§ **作業指示**:
1) 本文にある「中学では柔道部に入部した。」という一文を英語に翻訳してください。
2) 本文の「1606okabayashi20「小学校」から「スラーを彼は好んだのだった。」までを、一字一句違えずに書き写してください。

1606okabayashi20「小学校の時はいじめられっ子でしたね。やられても何も言わなかった」。岡林裕二は、幼少期をそう振り返った。力はあったが、その拳を誰かに向けて振るうことはしない。母・ユリは土佐弁交じりで「ヤンチャやったけど、大人しかったですね。身体は大きかったけど、ケンカもせんかった。滅多に怒る子やなくて、本当に優しかったきね」と証言する。その優しさや大人しさが仇となったのかもしれない。明朗快活な現在のキャラクターからすれば、少し意外な顔だった。

 

 小学生時代は、父親が監督を務める相撲クラブに入っていた。高知県は相撲が盛んな地域で、いとこには宮城野部屋に所属する力士もいた。相撲環境は整っていたが、岡林はそれを望んでいたわけではなかった。「嫌々始めた」という相撲。正直に言えば、廻しを締めるのも好きではなかった。

「それまでは争い事が嫌いだったんですよ。別に勝たなくてもいいと欲もなかった。だから、わざと土俵の外に出たりもしていました。“負けていいや。はよ帰ってゲームしたい”と。相撲はあまりやりたくないという感覚でしたから」

 

 そんな時に出合ったのがプロレスだった。3年時にかくれんぼをしていると焼却炉にプロレス雑誌が落ちていた。好奇心で開くと、いつの間にか夢中でページをめくっていた。「表紙はアニマル浜口、スタン・ハンセン、ビッグバン・ベイダーの3ショットでした。中を読んだらWCWというアメリカン・プロレスの記事にスティングが載っていたんです。それがかっこいいなと」。岡林少年はアメリカン・プロレスにハマり、何度もビデオを借りて見返した。気が付くとプロレスばかりを追いかけていた。スティングに始まり、スコット・ノートンなどパワフルでダイナミックな外国人レスラーを彼は好んだのだった。

 

1606okabayashi17 だが、この時の岡林はまだ「プロレスラー」という仕事に就こうとは本気で考えていなかった。元々、腕っぷしは強かった。あまりやる気のなかった相撲でも徐々に結果がついてくるようになる。4年時には県で3番に入った。優勝したのは1学年下の梶原大樹。現大相撲の豊ノ島である。梶原とは何度か胸を突き合わせることもあったが、一度も勝てなかった。岡林は中学に入学すると、相撲からもプロレスからも遠のいていく。

 

 中学では柔道部に入部した。「強さに憧れたんです。そのころは“ナメられたくない”“ケンカに負けたくない”。そういう感覚で柔道はやっていましたね」。柔道でも県3位にはなったが、優勝には手が届かなかった。本気でやっていなかった柔道を高校でも続けようとは思わない。「とりあえず高校に行かないと」。そんな理由で進んだ高知中央高校では、部活にも入らず遊び呆けていた。

 

 水が合ったウエイトリフティング

 

 担任からは進級できない事実を知らされた。学校を辞めて就職するという選択肢がないわけでもなかった。それに学校に残る場合には条件付きである。それでも岡林は後者を選ぶ。

「高校の先生からは『もし続けるなら部活に入れ』と言われました。それで、オレに一番合っているかなと思って、ウエイトリフティングをはじめました」

§ **提供された項目**:
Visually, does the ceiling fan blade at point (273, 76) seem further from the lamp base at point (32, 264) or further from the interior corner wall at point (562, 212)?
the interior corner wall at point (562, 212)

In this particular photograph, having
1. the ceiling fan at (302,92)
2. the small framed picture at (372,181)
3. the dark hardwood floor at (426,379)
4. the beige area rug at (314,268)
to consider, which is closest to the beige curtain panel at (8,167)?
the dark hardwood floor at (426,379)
...
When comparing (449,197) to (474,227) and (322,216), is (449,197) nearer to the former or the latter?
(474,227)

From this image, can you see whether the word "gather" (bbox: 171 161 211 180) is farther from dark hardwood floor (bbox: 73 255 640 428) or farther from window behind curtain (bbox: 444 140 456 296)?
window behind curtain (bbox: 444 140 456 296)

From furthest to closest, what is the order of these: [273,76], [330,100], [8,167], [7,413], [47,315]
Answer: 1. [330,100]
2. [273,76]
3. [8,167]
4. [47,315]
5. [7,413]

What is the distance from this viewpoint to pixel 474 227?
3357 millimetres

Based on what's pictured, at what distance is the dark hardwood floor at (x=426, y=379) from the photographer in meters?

§ **想定される結果**:
1) In junior high school, he joined the judo club.

2)
1606okabayashi20「小学校の時はいじめられっ子でしたね。やられても何も言わなかった」。岡林裕二は、幼少期をそう振り返った。力はあったが、その拳を誰かに向けて振るうことはしない。母・ユリは土佐弁交じりで「ヤンチャやったけど、大人しかったですね。身体は大きかったけど、ケンカもせんかった。滅多に怒る子やなくて、本当に優しかったきね」と証言する。その優しさや大人しさが仇となったのかもしれない。明朗快活な現在のキャラクターからすれば、少し意外な顔だった。

 

 小学生時代は、父親が監督を務める相撲クラブに入っていた。高知県は相撲が盛んな地域で、いとこには宮城野部屋に所属する力士もいた。相撲環境は整っていたが、岡林はそれを望んでいたわけではなかった。「嫌々始めた」という相撲。正直に言えば、廻しを締めるのも好きではなかった。

「それまでは争い事が嫌いだったんですよ。別に勝たなくてもいいと欲もなかった。だから、わざと土俵の外に出たりもしていました。“負けていいや。はよ帰ってゲームしたい”と。相撲はあまりやりたくないという感覚でしたから」

 

 そんな時に出合ったのがプロレスだった。3年時にかくれんぼをしていると焼却炉にプロレス雑誌が落ちていた。好奇心で開くと、いつの間にか夢中でページをめくっていた。「表紙はアニマル浜口、スタン・ハンセン、ビッグバン・ベイダーの3ショットでした。中を読んだらWCWというアメリカン・プロレスの記事にスティングが載っていたんです。それがかっこいいなと」。岡林少年はアメリカン・プロレスにハマり、何度もビデオを借りて見返した。気が付くとプロレスばかりを追いかけていた。スティングに始まり、スコット・ノートンなどパワフルでダイナミックな外国人レスラーを彼は好んだのだった。